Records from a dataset
·····
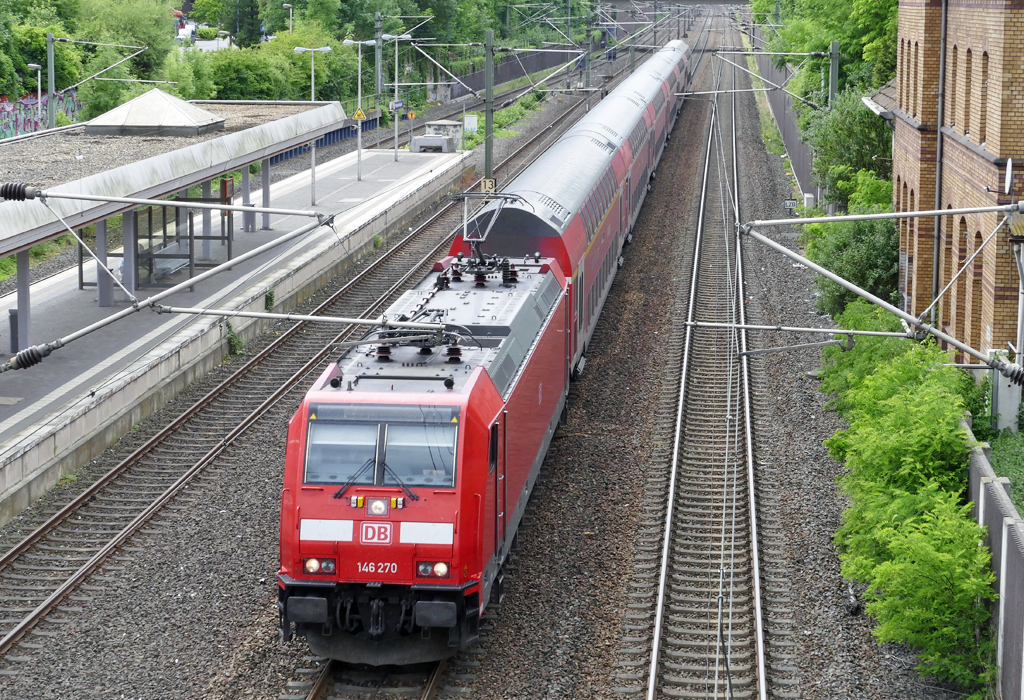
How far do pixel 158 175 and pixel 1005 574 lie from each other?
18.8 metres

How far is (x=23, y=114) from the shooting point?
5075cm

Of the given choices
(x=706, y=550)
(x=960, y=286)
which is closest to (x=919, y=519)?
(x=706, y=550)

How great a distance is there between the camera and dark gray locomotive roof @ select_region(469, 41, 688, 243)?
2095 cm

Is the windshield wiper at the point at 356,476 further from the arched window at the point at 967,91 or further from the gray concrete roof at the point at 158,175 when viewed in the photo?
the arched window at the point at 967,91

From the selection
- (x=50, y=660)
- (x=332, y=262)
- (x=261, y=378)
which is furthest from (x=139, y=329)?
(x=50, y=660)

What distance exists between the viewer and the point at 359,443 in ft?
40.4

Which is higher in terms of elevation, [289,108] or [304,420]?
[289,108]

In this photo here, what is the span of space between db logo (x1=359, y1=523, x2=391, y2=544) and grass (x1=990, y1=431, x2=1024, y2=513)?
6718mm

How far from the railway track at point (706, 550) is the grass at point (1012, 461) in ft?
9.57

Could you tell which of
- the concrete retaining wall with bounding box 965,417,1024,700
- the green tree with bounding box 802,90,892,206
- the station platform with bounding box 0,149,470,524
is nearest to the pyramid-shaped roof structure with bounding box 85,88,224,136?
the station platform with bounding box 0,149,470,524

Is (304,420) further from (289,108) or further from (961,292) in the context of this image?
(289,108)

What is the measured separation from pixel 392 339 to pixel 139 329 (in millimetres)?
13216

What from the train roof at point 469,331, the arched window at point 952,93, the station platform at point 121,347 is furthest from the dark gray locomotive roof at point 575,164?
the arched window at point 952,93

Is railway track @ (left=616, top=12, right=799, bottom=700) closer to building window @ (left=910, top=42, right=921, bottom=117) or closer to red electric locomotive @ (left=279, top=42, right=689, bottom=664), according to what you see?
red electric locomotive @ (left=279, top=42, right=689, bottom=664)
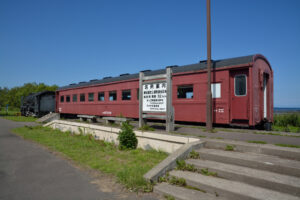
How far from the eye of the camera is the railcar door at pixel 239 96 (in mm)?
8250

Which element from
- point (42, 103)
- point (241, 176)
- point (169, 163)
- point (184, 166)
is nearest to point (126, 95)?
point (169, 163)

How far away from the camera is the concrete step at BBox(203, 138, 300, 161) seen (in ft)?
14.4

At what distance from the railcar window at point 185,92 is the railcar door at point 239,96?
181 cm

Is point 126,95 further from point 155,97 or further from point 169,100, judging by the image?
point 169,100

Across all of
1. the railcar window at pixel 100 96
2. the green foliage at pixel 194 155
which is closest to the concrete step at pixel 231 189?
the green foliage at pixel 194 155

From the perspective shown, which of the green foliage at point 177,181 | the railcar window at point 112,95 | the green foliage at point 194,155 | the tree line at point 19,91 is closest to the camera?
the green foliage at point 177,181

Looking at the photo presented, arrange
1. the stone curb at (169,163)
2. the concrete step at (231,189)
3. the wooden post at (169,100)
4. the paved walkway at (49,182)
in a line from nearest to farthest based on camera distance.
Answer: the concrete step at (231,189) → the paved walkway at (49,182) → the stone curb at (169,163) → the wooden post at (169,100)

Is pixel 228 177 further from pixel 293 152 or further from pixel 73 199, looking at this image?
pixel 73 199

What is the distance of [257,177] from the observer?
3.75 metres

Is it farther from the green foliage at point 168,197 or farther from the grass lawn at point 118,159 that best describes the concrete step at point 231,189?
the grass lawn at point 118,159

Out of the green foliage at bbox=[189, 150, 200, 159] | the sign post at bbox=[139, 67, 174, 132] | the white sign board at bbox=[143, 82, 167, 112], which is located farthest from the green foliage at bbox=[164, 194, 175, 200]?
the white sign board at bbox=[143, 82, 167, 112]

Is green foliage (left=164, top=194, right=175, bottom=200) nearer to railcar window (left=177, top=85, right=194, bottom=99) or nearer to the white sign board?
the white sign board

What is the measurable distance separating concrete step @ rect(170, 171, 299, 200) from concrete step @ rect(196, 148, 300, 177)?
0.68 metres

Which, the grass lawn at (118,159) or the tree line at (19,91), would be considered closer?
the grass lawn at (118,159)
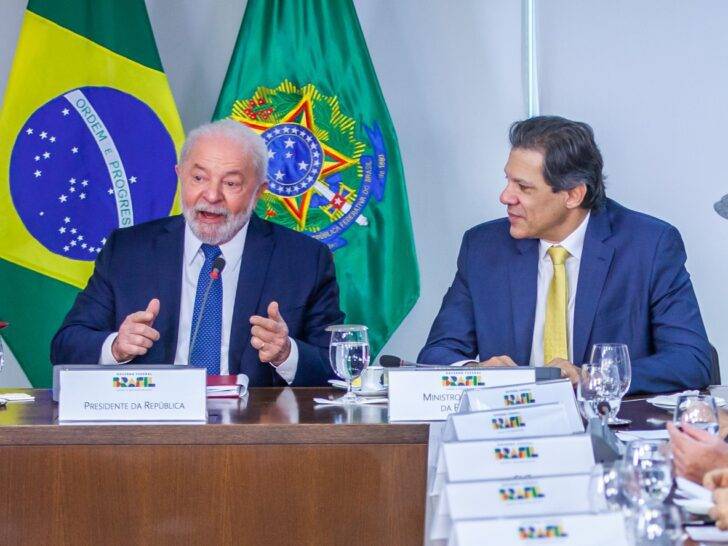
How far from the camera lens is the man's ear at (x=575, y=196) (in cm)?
·····
Render every line of the listing above as a numbered list, skipping blank lines and omitting the picture markers.

» **WRITTEN RESPONSE**
1. How far do pixel 158 175 and pixel 1005 574 lie from each other?
2. 18.8 metres
3. How far is (x=23, y=114) from the shooting point?
4. 5075cm
5. Of the given choices
6. (x=706, y=550)
7. (x=960, y=286)
8. which is closest to (x=919, y=519)?
9. (x=706, y=550)
10. How great a distance is there between the camera and dark gray locomotive roof @ select_region(469, 41, 688, 243)?
11. 2095 cm
12. Is the windshield wiper at the point at 356,476 further from the arched window at the point at 967,91 or further from the gray concrete roof at the point at 158,175 when viewed in the photo?
13. the arched window at the point at 967,91
14. From the selection
15. - (x=50, y=660)
16. - (x=332, y=262)
17. - (x=261, y=378)
18. which is furthest from (x=139, y=329)?
19. (x=50, y=660)
20. What distance exists between the viewer and the point at 359,443 in ft?
21. 40.4
22. Which is higher in terms of elevation, [289,108] or [304,420]?
23. [289,108]
24. In this photo here, what is the span of space between db logo (x1=359, y1=523, x2=391, y2=544) and grass (x1=990, y1=431, x2=1024, y2=513)?
25. 6718mm
26. How far from the railway track at point (706, 550) is the grass at point (1012, 461) in ft?
27. 9.57
28. Could you tell which of
29. - the concrete retaining wall with bounding box 965,417,1024,700
30. - the green tree with bounding box 802,90,892,206
31. - the station platform with bounding box 0,149,470,524
32. is nearest to the pyramid-shaped roof structure with bounding box 85,88,224,136?
33. the station platform with bounding box 0,149,470,524
34. Is (304,420) further from (289,108) or further from (961,292) in the context of this image?
35. (289,108)
36. What is the measured separation from pixel 392 339 to pixel 139 329 (in millimetres)?
37. 13216
38. What from the train roof at point 469,331, the arched window at point 952,93, the station platform at point 121,347 is furthest from the dark gray locomotive roof at point 575,164?
39. the arched window at point 952,93
40. Is railway track @ (left=616, top=12, right=799, bottom=700) closer to building window @ (left=910, top=42, right=921, bottom=117) or closer to red electric locomotive @ (left=279, top=42, right=689, bottom=664), according to what you see?
41. red electric locomotive @ (left=279, top=42, right=689, bottom=664)
42. How far from the eye of the camera is the railcar door at pixel 239 96 (in mm)?
43. 8250
44. Which element from
45. - point (42, 103)
46. - point (241, 176)
47. - point (169, 163)
48. - point (184, 166)
49. is nearest to point (126, 95)?
50. point (169, 163)
51. How far away from the camera is the concrete step at BBox(203, 138, 300, 161) seen (in ft)?
52. 14.4
53. At what distance from the railcar window at point 185,92 is the railcar door at point 239,96?
54. 181 cm
55. Is point 126,95 further from point 155,97 or further from point 169,100, judging by the image?
56. point 169,100
57. Across all of
58. 1. the railcar window at pixel 100 96
59. 2. the green foliage at pixel 194 155
60. which is closest to the concrete step at pixel 231 189?
61. the green foliage at pixel 194 155
62. From the perspective shown, which of the green foliage at point 177,181 | the railcar window at point 112,95 | the green foliage at point 194,155 | the tree line at point 19,91 is closest to the camera?
63. the green foliage at point 177,181
64. Looking at the photo presented, arrange
65. 1. the stone curb at (169,163)
66. 2. the concrete step at (231,189)
67. 3. the wooden post at (169,100)
68. 4. the paved walkway at (49,182)
69. in a line from nearest to farthest based on camera distance.
70. Answer: the concrete step at (231,189) → the paved walkway at (49,182) → the stone curb at (169,163) → the wooden post at (169,100)
71. Is pixel 228 177 further from pixel 293 152 or further from pixel 73 199, looking at this image?
72. pixel 73 199
73. What is the distance of [257,177] from the observer?
74. 3.75 metres
75. Is it farther from the green foliage at point 168,197 or farther from the grass lawn at point 118,159 that best describes the concrete step at point 231,189?
76. the grass lawn at point 118,159
77. Out of the green foliage at bbox=[189, 150, 200, 159] | the sign post at bbox=[139, 67, 174, 132] | the white sign board at bbox=[143, 82, 167, 112], which is located farthest from the green foliage at bbox=[164, 194, 175, 200]?
78. the white sign board at bbox=[143, 82, 167, 112]
79. Is green foliage (left=164, top=194, right=175, bottom=200) nearer to railcar window (left=177, top=85, right=194, bottom=99) or nearer to the white sign board?
80. the white sign board
81. What is the measurable distance separating concrete step @ rect(170, 171, 299, 200) from concrete step @ rect(196, 148, 300, 177)?
82. 0.68 metres
83. Which, the grass lawn at (118,159) or the tree line at (19,91), would be considered closer?
84. the grass lawn at (118,159)
85. How far from the camera lens is the man's ear at (x=575, y=196) (in cm)?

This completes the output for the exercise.